Nutrition Estimation for Dietary Management: A Transformer Approach with Depth Sensing
Zhengyi Kwan, Wei Zhang, Zhengkui Wang, Aik Beng Ng, Simon See
TL;DR
This work tackles nutrition estimation for dietary management by introducing NuNet, a depth-aware transformer that fuses RGB and depth information via a dual-branch, multi-scale architecture. The model combines a Swin Transformer-based encoder for RGB and depth, two fusion modules (FL for lightweight fusion and FE for enhanced fusion), and a multi-scale decoder with deep supervision to predict five nutritional factors.

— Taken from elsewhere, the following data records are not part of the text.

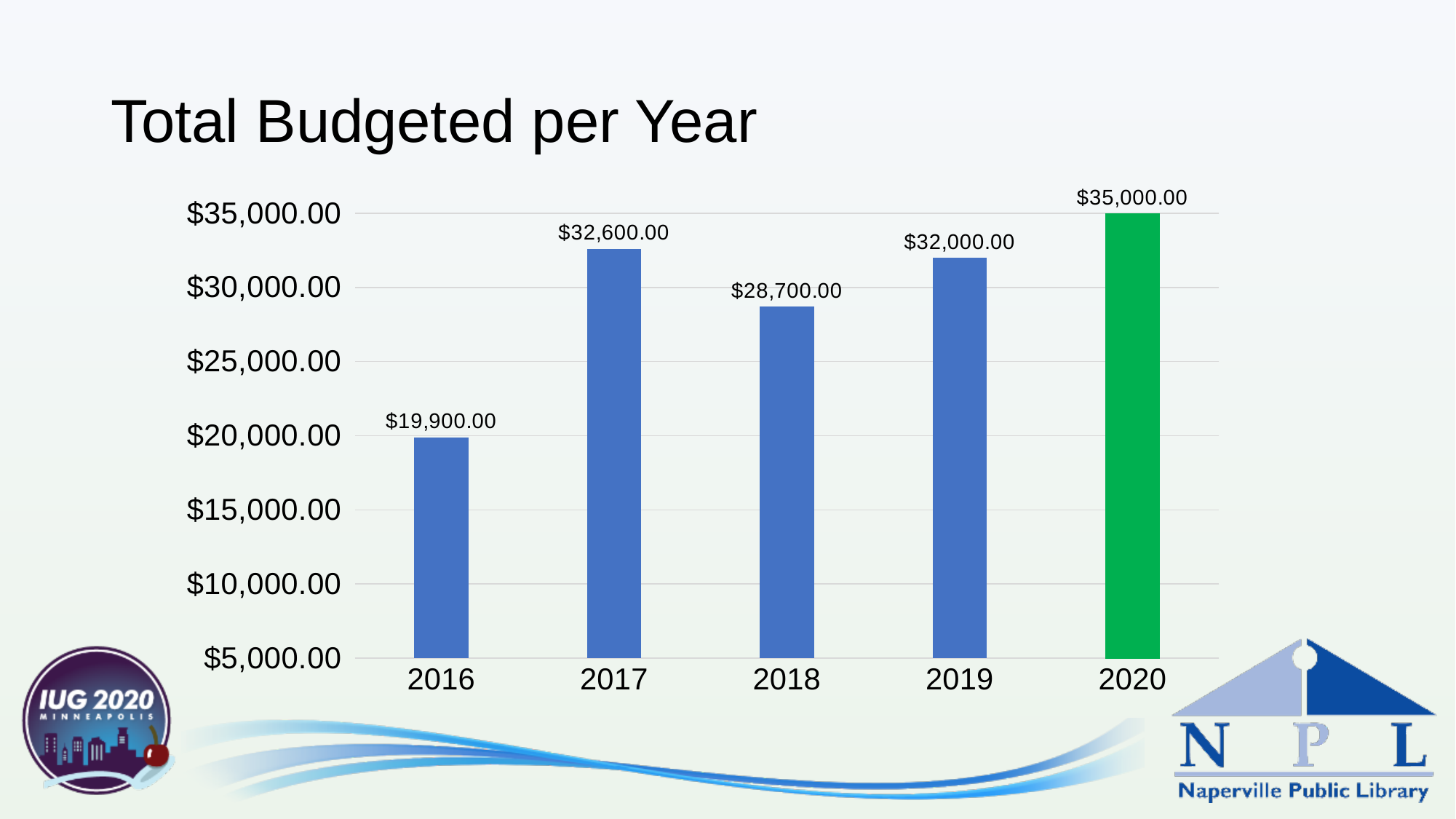
Which bar is coloured green rather than blue? 2020 What is the difference between the total budgeted in 2017 and in 2019? $600.00 Which year has the lowest total budgeted? 2016 What kind of chart is shown on the slide? bar chart What is the difference between the total budgeted in 2020 and in 2016? $15,100.00 Which year has a larger total budgeted, 2017 or 2018? 2017 Which year has the highest total budgeted? 2020 What is the total budgeted for 2016? $19,900.00 What is the total budgeted for 2018? $28,700.00 What is the total budgeted for 2020? $35,000.00 Is the value for 2018 greater or less than $30,000.00? less How many years are shown on the chart? 5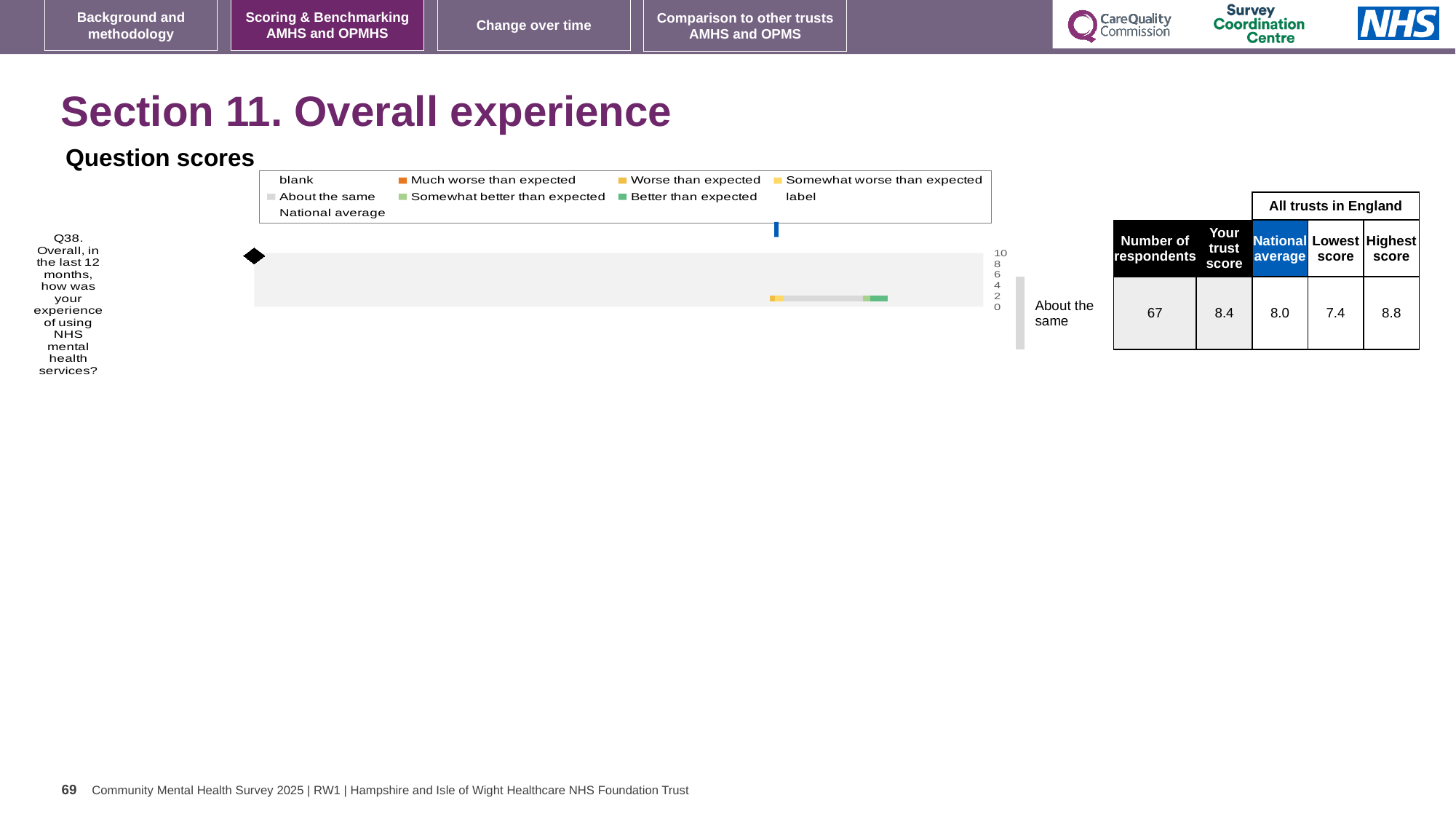
What is the difference between the highest and lowest scores among all trusts in England for Q38? 1.4 How many questions (categories) are plotted in the Question scores chart? 1 What kind of chart is shown under 'Question scores'? bar chart Which is larger for Q38, the trust score or the national average? trust score What is the trust score for Q38? 8.4 What is the lowest score among all trusts in England for Q38? 7.4 How many respondents answered Q38? 67 How is the trust's result for Q38 categorised relative to other trusts? About the same What is the national average score for Q38? 8.0 What is the highest score among all trusts in England for Q38? 8.8 What is the difference between the trust score and the national average for Q38? 0.4 Which question is plotted in the Question scores chart? Q38. Overall, in the last 12 months, how was your experience of using NHS mental health services?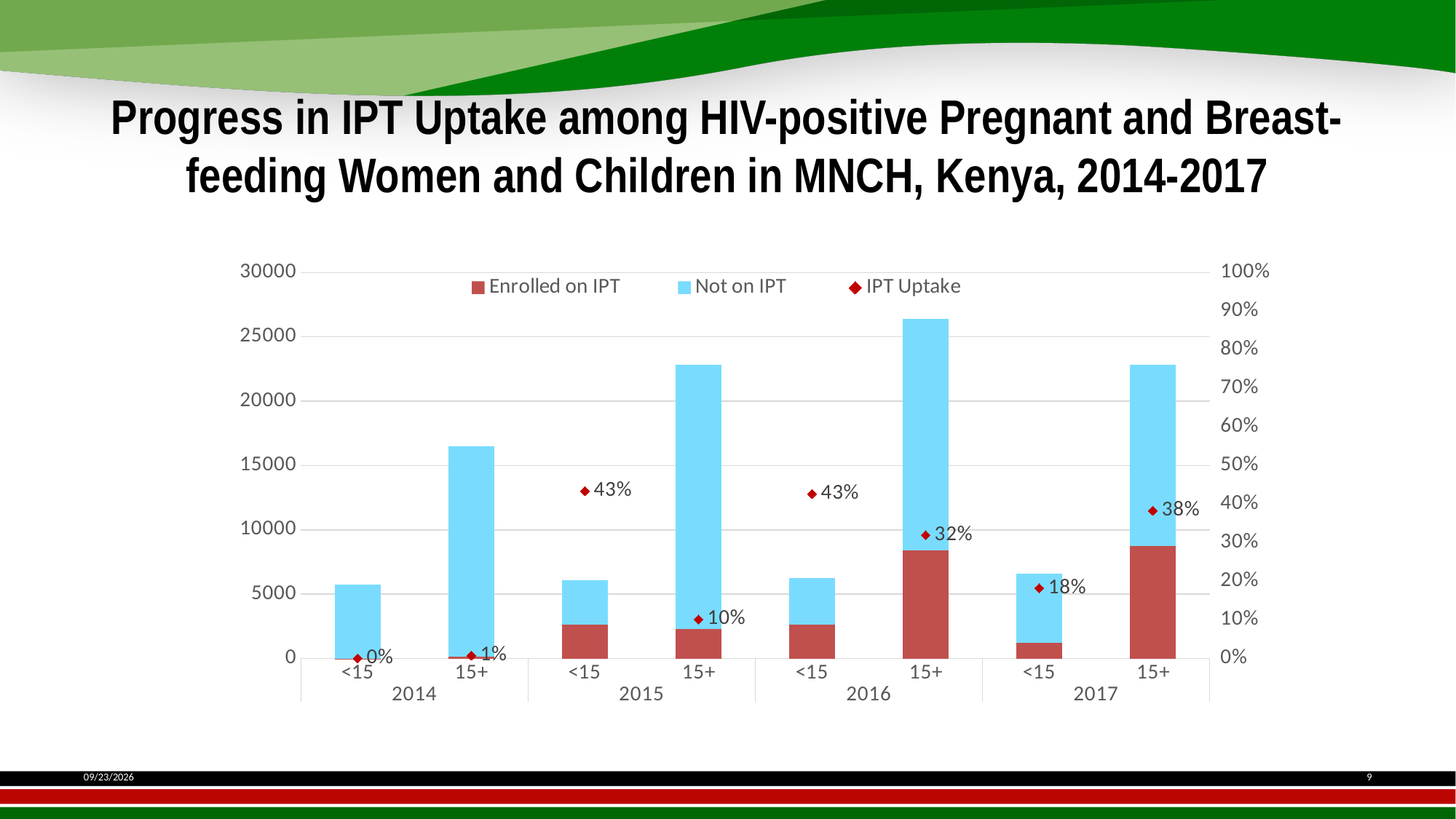
Which group and year has the lowest IPT Uptake value? <15 in 2014 (0%) Is the total stacked bar height for the 15+ group in 2014 greater or less than 15000? greater Does the IPT Uptake for the 15+ group rise or fall from 2014 to 2017? rise What is the difference in IPT Uptake between the 15+ group in 2017 and the 15+ group in 2016? 6% What is the IPT Uptake value for the 15+ group in 2017? 38% How many series does the legend list? 3 How many stacked bars are plotted in the chart? 8 Which has a higher IPT Uptake: the 15+ group in 2015 or the 15+ group in 2016? 15+ in 2016 What is the IPT Uptake value for the 15+ group in 2014? 1% What is the IPT Uptake value for the <15 group in 2015? 43% Is the total stacked bar height for the 15+ group in 2016 greater or less than 25000? greater What is the IPT Uptake value for the <15 group in 2017? 18%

Empirical results on Nutrition5k show NuNet achieving a mean MAPE of 15.65%, outperforming RGB-only and RGB+depth baselines and confirming the value of depth data and multi-scale fusion. The study highlights the importance of carefully designed feature fusion and multi-scale processing for robust nutrition estimation, with practical implications for dietary management and cross-domain multi-modal applications.
Abstract
Nutrition estimation is crucial for effective dietary management and overall health and well-being. Existing methods often struggle with sub-optimal accuracy and can be time-consuming. In this paper, we propose NuNet, a transformer-based network designed for nutrition estimation that utilizes both RGB and depth information from food images. We have designed and implemented a multi-scale encoder and decoder, along with two types of feature fusion modules, specialized for estimating five nutritional factors. These modules effectively balance the efficiency and effectiveness of feature extraction with flexible usage of our customized attention mechanisms and fusion strategies. Our experimental study shows that NuNet outperforms its variants and existing solutions significantly for nutrition estimation. It achieves an error rate of 15.65%, the lowest known to us, largely due to our multi-scale architecture and fusion modules. This research holds practical values for dietary management with huge potential for transnational research and deployment and could inspire other applications involving multiple data types with varying degrees of importance.